In 1935 MacArthur reverted to the rank of Major General and served as Chief Military Adviser to the Commonwealth Government of the Philippines, helping prepare the islands for independence. He retired from the Army in 1937 and was included on the retired lists with the rank of full general (and the rank of Field Marshal in the Philippine Army). In April 1938, while coming to terms with the death of his mother, who had lived with him for much of the time since the break up of his first marriage, he married 39-year-old Jean Faircloth. The couple’s only son, Arthur MacArthur IV, was born in 1938.

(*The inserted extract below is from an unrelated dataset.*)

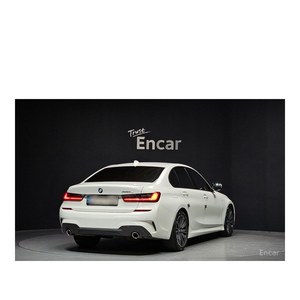 BMW Serie 3 320d M Sport 2020, 83,452 km, Diésel, Automático, Euro V, Volante a la Izquierda - Product Image 2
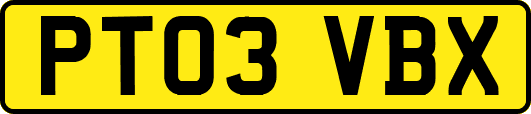 PT03VBX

In July 1941 MacArthur was recalled to the Army and appointed Commanding General of the United States Armed Forces in the Far East. Following the Japanese attack on Pearl Harbour in December, he was promoted to full general and ordered to defend the Philippine islands from invasion. However, with the military situation rapidly deteriorating, he was ordered to leave on 22 February 1942 delivering his famous parting message ‘I shall return’. As Supreme Commander of the Allied Forces in the SouthWest Pacific Area he initially had his command base in Melbourne where he arrived on 21 March but his headquarters were relocated in Brisbane from 20 July. In 1944 he returned to the Philippines and in December was promoted to the rank of General of the Army: Manila was liberated on 5 February 1945. At one stage it was envisaged that Macarthur would lead a massive invasion of Japan, an outcome which did not eventuate with the Emperor’s announcement of a Japanese surrender following the dropping of the atomic bombs on Hiroshima and Nagasaki. Instead it was MacArthur who formally received the Japanese surrender in September 1945.

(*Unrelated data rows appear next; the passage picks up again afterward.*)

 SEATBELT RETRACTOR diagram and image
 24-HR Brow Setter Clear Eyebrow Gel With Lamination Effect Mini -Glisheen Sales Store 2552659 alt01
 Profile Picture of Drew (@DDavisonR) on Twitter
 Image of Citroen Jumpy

Between 1946 and 1948 MacArthur, as Supreme Commander of the Allied powers, was responsible for overseeing the reconstruction of Japan, including creating the constitution promulgated in 1946. The new Japanese government took power in 1949. In the following year MacArthur was named Commander of all United Nations forces in Korea to lead the Allied counter offensive against North Korea. However in April 1951 he was recalled by President Truman after issuing a unilateral ultimatum to Mainland China. On 19 April in his farewell address to the US Congress, MacArthur concluded with reference to the old soldiers’ barracks ballad, ‘Old soldiers never die, they just fade away’.
After one unsuccessful attempt to run as a Republican for the US presidency, MacArthur spent his last years in New York apart from one visit to the Philippines in 1961 where he was decorated with the Philippine Legion of Honor. In May 1962 at West Point, when receiving the Sylvanus Thayer Award, he delivered his famous ‘Duty, Honor, Country’ valedictory speech. 
On 5 April 1964 he died in Washington, survived by his wife (who died in 2000 at the age of 101) and was buried in his mother’s birthplace-Norfolk, Virginia. DC. To date MacArthur and his father remain as one of only two father-son combinations both to have received the Congressional Medal of Honor.